SSAP analysis of the insertion sites in CnMp1 and CnMp2
The LTR region was sequence-specific for a given retrotransposon. The insertion of a retrotransposon into the plant genome, as opposed to DNA transposons, did not result in sequence divergences, rather showing stable insertions in the genome that could be exploited using recently developed marker systems. The retrotransposon-based sequence-specific amplification polymorphism (SSAP) is a novel molecular marker technique based on insertion polymorphisms generated through the specificity of an oligonucleotide primer anchored on the terminal sequences of a retrotransposon, typically in the LTR region[41].

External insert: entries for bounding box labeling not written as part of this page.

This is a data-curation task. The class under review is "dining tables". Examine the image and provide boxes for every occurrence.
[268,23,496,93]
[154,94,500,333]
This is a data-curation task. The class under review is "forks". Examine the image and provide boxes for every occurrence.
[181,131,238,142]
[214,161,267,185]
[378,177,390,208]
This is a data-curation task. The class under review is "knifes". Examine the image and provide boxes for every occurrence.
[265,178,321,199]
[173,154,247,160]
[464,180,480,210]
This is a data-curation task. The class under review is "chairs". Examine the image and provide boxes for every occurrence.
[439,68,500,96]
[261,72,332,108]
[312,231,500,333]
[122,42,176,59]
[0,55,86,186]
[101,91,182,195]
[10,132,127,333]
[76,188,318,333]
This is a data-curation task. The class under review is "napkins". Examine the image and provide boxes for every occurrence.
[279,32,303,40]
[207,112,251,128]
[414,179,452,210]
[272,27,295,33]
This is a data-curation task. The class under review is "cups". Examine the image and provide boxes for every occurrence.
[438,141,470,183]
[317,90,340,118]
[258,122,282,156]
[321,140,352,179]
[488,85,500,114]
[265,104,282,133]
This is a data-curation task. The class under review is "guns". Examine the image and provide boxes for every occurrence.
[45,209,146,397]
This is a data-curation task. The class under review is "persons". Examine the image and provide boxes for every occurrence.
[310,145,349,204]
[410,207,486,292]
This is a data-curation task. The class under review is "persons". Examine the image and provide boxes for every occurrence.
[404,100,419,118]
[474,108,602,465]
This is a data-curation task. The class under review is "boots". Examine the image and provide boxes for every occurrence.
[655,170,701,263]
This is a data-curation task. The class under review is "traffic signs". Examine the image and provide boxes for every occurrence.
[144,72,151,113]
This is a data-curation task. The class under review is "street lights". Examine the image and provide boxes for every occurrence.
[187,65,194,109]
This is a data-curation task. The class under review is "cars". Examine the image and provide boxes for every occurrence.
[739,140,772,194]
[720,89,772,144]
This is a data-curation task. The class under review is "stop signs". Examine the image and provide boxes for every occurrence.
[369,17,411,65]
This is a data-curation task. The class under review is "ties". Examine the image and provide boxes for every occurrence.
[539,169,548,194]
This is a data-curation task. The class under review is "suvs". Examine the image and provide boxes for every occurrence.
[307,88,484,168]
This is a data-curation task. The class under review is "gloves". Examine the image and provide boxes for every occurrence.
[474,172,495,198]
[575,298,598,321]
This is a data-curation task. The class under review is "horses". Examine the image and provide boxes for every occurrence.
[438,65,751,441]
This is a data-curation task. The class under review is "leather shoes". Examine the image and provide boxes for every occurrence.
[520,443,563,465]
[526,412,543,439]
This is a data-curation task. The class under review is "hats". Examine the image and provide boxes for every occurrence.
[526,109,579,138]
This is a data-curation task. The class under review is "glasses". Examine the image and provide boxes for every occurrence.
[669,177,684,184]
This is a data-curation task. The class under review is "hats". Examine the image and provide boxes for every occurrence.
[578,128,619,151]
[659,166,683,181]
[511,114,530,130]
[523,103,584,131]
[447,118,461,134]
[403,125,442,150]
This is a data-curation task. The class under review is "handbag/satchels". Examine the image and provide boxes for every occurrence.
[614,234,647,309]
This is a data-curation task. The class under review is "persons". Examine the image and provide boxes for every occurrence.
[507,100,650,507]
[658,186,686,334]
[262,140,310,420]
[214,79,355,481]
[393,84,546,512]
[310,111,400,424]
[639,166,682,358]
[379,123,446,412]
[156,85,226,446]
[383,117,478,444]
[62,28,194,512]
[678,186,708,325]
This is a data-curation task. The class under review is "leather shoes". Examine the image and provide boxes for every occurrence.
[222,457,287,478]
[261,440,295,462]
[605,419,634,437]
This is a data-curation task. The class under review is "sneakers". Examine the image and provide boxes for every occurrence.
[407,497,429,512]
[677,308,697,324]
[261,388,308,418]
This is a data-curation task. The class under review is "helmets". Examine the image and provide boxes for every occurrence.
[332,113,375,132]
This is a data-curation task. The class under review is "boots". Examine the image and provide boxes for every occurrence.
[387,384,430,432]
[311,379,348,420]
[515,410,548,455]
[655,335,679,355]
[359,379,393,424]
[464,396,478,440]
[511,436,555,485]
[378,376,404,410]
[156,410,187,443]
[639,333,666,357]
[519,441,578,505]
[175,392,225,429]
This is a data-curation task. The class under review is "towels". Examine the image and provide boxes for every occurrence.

In the present study, the primers were derived from the LTR regions of CnMp1 and CnMp2, reflecting the actual loci of CnMp1 and CnMp2 in the autotetraploid (T1) genome. A total of fourteen primer combinations (seven combinations for each gene) produced a multi-fragment SSAP profile. Most of the fragments of diploid species inherited by the autotetraploid (T1) line; however, five of the CnMp1 primer combinations generated at least one polymorphic fragment, while only two CnMp2 primer combinations showed certain polymorphisms, generating up to 12 polymorphic fragments, of which 8 fragments (seven fragments for CnMp1 and one fragment for CnMp2) were inserted into new loci, and 4 fragments (three fragments for CnMp1 and one fragment for CnMp2) showed the loss of the original loci, suggesting the activation and insertion of the retrotransposon following autopolyploidization (Fig. 5a and 5b). Notably, although the transcript abundance of CnMp1 and CnMp2 in the autotetraploid (T1) was similar (RPKM 6.9 vs. 7.6), and CnMp2 was also transcribed in the diploid organism (RPKM = 3.0), the total and polymorphic numbers of SSAP fragments of CnMp1 were higher than those of CnMp2, suggesting that CnMp1 might be a relatively young retrotransposon, and a mechanism for the inhibition of CnMp2 insertion might exist in C. nankingense.